Clustering is an unsupervised method of labelling cells. An algorithm identifies clusters of similar cells based on marker expression patterns, and the resulting clusters need to be manually identified based on biological domain knowledge. Cell annotation is a supervised method which requires a separate, reference dataset. The algorithm uses the reference dataset to assign a cell type label to each cell in the dataset. There are advantages and disadvantages to both. We will first demonstrate the use of both `FuseSOM` and `scClassify`, and then discuss how to choose between clustering and annotation.

## Clustering with FuseSOM

[FuseSOM](https://www.bioconductor.org/packages/release/bioc/html/FuseSOM.html) is an unsupervised clustering tool for highly multiplexed in situ imaging cytometry assays.
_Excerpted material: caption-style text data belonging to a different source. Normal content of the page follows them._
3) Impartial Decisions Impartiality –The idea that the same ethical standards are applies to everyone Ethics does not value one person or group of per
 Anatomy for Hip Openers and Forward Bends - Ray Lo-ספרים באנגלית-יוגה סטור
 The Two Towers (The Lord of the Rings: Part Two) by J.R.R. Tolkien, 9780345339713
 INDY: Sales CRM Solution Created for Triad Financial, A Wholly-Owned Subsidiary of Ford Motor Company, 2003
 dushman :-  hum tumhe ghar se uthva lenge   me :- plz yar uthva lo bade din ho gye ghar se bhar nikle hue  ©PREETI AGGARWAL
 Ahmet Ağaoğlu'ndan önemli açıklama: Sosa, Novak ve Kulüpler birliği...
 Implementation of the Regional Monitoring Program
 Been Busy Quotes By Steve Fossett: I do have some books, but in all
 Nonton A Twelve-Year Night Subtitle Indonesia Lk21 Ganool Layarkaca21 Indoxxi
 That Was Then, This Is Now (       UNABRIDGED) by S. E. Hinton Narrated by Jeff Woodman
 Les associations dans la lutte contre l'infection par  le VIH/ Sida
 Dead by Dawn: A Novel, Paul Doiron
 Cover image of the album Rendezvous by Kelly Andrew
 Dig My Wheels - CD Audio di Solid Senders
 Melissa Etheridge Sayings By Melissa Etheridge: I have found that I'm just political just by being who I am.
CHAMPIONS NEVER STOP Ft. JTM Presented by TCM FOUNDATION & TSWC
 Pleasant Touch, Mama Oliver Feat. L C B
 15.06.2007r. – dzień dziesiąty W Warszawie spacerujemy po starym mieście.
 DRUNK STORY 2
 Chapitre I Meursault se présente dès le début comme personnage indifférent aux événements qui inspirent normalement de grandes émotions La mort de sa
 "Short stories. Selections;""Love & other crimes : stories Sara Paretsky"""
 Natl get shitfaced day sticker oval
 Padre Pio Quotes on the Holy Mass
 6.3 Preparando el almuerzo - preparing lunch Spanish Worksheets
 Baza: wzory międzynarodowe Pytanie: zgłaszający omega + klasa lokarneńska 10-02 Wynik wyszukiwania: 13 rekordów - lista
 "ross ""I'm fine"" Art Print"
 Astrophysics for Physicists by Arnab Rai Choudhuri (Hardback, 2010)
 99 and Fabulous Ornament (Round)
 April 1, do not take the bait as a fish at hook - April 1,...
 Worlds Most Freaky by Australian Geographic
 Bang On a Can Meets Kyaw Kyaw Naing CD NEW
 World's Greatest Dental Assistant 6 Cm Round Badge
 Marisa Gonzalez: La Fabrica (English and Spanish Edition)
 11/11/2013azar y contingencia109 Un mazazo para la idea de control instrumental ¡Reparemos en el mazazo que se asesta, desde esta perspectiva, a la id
It combines a `Self Organiszing Map` architecture and a `MultiView` integration of correlation-based metrics for robustness and high accuracy. It has been streamlined to accept multiple data structures including `SingleCellExperiment` objects, `SpatialExperiment` objects, and `DataFrames`.

### `FuseSOM` Matrix Input

To demonstrate the functionality of `FuseSOM`, we will use the Risom 2022 dataset, which profiles the spatial landscape of ductal carcinoma in situ (DCIS). We will be using the markers used in the original study to perform clustering.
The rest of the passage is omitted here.